* _Consigne_:
Dans le débat ci-dessous, condensez en liste, s'il vous plaît, le paragraphe commençant par « L'intérêt de la France est de ramener » tout en gardant ses faits essentiels.

**** Document source ****

RG : Il y eut en Syrie un manque de réalisme dès le début. En février 2012, l’ambassadeur russe à l’ONU, Vitali Tchourkine, avait proposé une transition en Syrie aux trois membres permanents occidentaux du Conseil de sécurité. Ils l’ont refusée en déclarant publiquement que le régime de Bachar el-Assad n’en avait que pour quelques semaines… En Libye, avant le conflit syrien, nous avons cassé le fonctionnement du système de sécurité de l’ONU en allant au-delà du mandat, qui ne prévoyait pas de changement de régime. Or, c’est l’aviation française qui a tué Kadhafi.
AF : L’ONU, déstabilisée par les Occidentaux lors du conflit libyen, une idée que vous ne devez pas partager…
BHL : C’est une mauvaise plaisanterie ! Ce qui déstabilise, désorganise le fonctionnement de l’ONU, c’est le veto permanent de deux Etats qui se conduisent comme des voyous, la Russie et la Chine. C’est lui, ce veto systématique, qui est à la source de la crise humanitaire sans précédent qui dure depuis sept ans en Syrie. Je disais que l’islamisme nous avait déclaré une guerre des civilisations, mais c’est aussi le cas de la Russie. Je suis patriote. J’aime mon pays. Or, Vladimir Poutine est aujourd’hui l’adversaire de mon pays et des pays amis du mien. Il empoisonne d’anciens espions à Londres. Il finance des partis qui, comme le Front national, sont acharnés à démanteler l’Union européenne. Il trafique nos élections.
RG : Je ne peux pas mettre sur le même plan Daech et la Russie de Poutine. En tant que Français, je n’ai strictement rien à voir avec l’islamisme. En revanche, je suis pénétré de culture russe, du théâtre de Tchekhov, des romans de Dostoïevski, des grandes fresques de Gogol et de Tourgueniev, ce qui ne m’empêche pas de critiquer l’annexion de la Crimée et la guerre du Donbass en Ukraine. Mais je pense qu’il ne faut pas diaboliser les Russes qui ne sont certes pas des démocrates à l’européenne, mais qui sont moins une autocratie que la Chine.
L’intérêt de la France est de ramener la Russie dans la famille européenne et d’éviter qu’elle se tourne définitivement vers Pékin. Il y a, certes, une paranoïa de la Russie, quand elle pense que les révolutions de couleur ont été décidées par les capitales occidentales pour l’assiéger. Mais il y a aussi une paranoïa occidentale à l’égard de la Russie. J’ai lu l’autre jour dans El País un éditorialiste qui expliquait que le Brexit et le sécessionnisme catalan étaient de la faute de la Russie. Or, on n’a jamais vu un secrétaire au Foreign Office aussi anti-russe que Boris Johnson, qui fut le chef de la campagne du Brexit. Il faut tout faire pour dégonfler cette double paranoïa. Ce fut une erreur de ne pas respecter les promesses faites à Gorbatchev par le secrétaire d’Etat américain Baker, en février 1990, de ne pas étendre les manœuvres de l’Otan dans les anciens pays du pacte de Varsovie. Or, aujourd’hui, nous avons mis des boucliers antimissiles en Europe de l’Est, qui sont vus comme une provocation par les Russes.

**** Données fournies ****

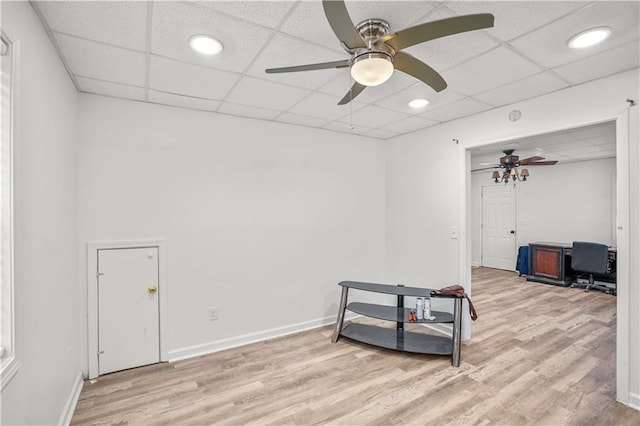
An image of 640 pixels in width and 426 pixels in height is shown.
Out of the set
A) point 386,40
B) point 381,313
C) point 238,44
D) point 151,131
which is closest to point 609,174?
point 381,313

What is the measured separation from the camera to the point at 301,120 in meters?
3.63

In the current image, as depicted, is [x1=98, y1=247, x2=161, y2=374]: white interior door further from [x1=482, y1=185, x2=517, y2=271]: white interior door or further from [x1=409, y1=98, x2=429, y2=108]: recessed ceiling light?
[x1=482, y1=185, x2=517, y2=271]: white interior door

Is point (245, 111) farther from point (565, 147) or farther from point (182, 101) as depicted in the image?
point (565, 147)

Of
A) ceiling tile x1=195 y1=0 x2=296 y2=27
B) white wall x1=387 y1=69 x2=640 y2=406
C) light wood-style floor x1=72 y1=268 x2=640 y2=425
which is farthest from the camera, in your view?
white wall x1=387 y1=69 x2=640 y2=406

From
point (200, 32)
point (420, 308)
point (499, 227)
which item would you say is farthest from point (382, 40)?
point (499, 227)

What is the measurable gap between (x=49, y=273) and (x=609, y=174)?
28.5 ft

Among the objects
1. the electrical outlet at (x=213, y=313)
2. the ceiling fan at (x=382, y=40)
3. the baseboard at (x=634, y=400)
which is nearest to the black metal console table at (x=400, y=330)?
the baseboard at (x=634, y=400)

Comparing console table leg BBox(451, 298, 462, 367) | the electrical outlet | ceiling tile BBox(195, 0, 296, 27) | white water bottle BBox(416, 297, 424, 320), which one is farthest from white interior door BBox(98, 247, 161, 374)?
console table leg BBox(451, 298, 462, 367)

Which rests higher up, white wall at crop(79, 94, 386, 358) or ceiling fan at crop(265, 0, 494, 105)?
ceiling fan at crop(265, 0, 494, 105)

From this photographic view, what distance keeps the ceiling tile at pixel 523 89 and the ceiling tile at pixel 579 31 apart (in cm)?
27

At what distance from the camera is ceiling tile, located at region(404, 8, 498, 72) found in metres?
1.94

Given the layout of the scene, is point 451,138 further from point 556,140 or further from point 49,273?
point 49,273

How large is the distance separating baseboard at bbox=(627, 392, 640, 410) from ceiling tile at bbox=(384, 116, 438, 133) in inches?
118

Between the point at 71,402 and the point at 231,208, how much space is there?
6.62 feet
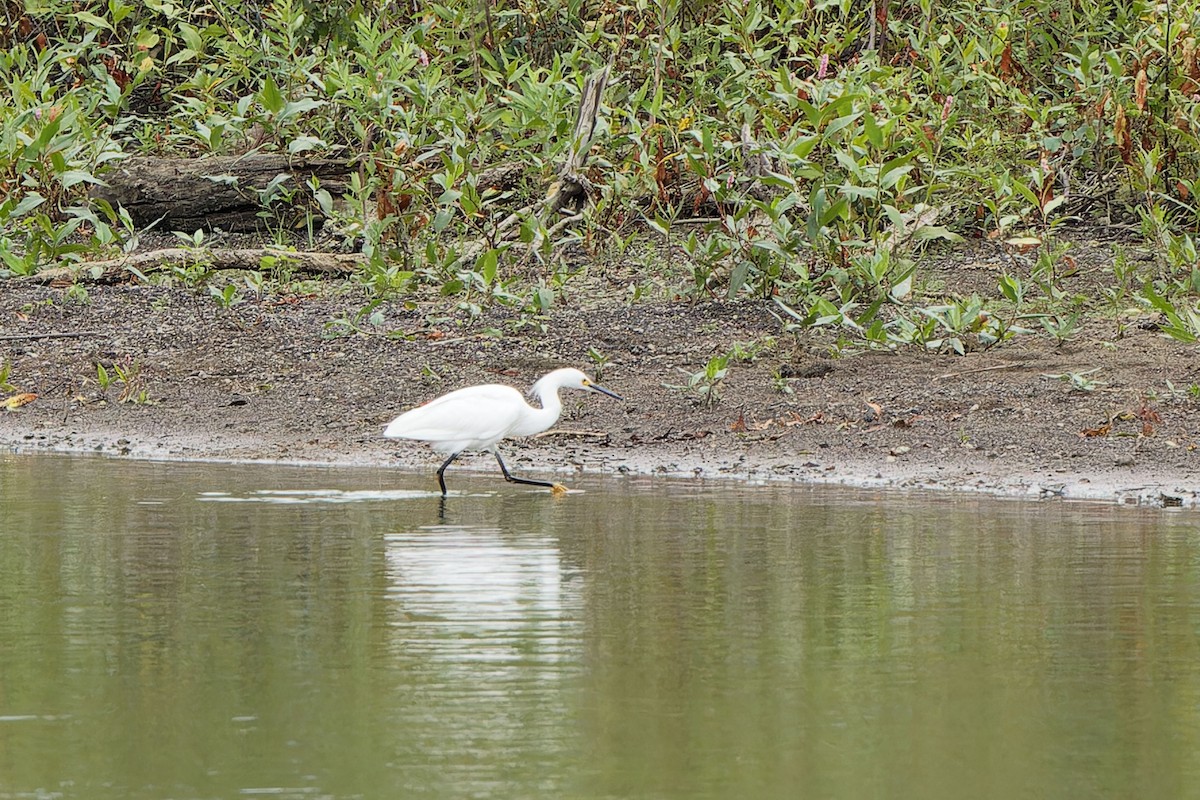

****

* _Réponse_:
- L'intérêt de la France est de ramener la Russie dans la famille européenne et d'éviter qu'elle se tourne définitivement vers Pékin.
- Paranoïa russe : la Russie pense que les révolutions de couleur ont été décidées par les capitales occidentales pour l'assiéger.
- Paranoïa occidentale : un éditorialiste d'El País attribuait à la Russie le Brexit et le sécessionnisme catalan. Pourtant Boris Johnson, chef de la campagne du Brexit, a été le secrétaire au Foreign Office le plus anti-russe qu'on ait vu.
- Il faut tout faire pour dégonfler cette double paranoïa.
- Ce fut une erreur de ne pas respecter les promesses faites à Gorbatchev en février 1990 par le secrétaire d'État américain Baker. Ces promesses portaient sur le non-élargissement des manœuvres de l'Otan aux anciens pays du pacte de Varsovie.
- Aujourd'hui, des boucliers antimissiles ont été installés en Europe de l'Est, et les Russes y voient une provocation.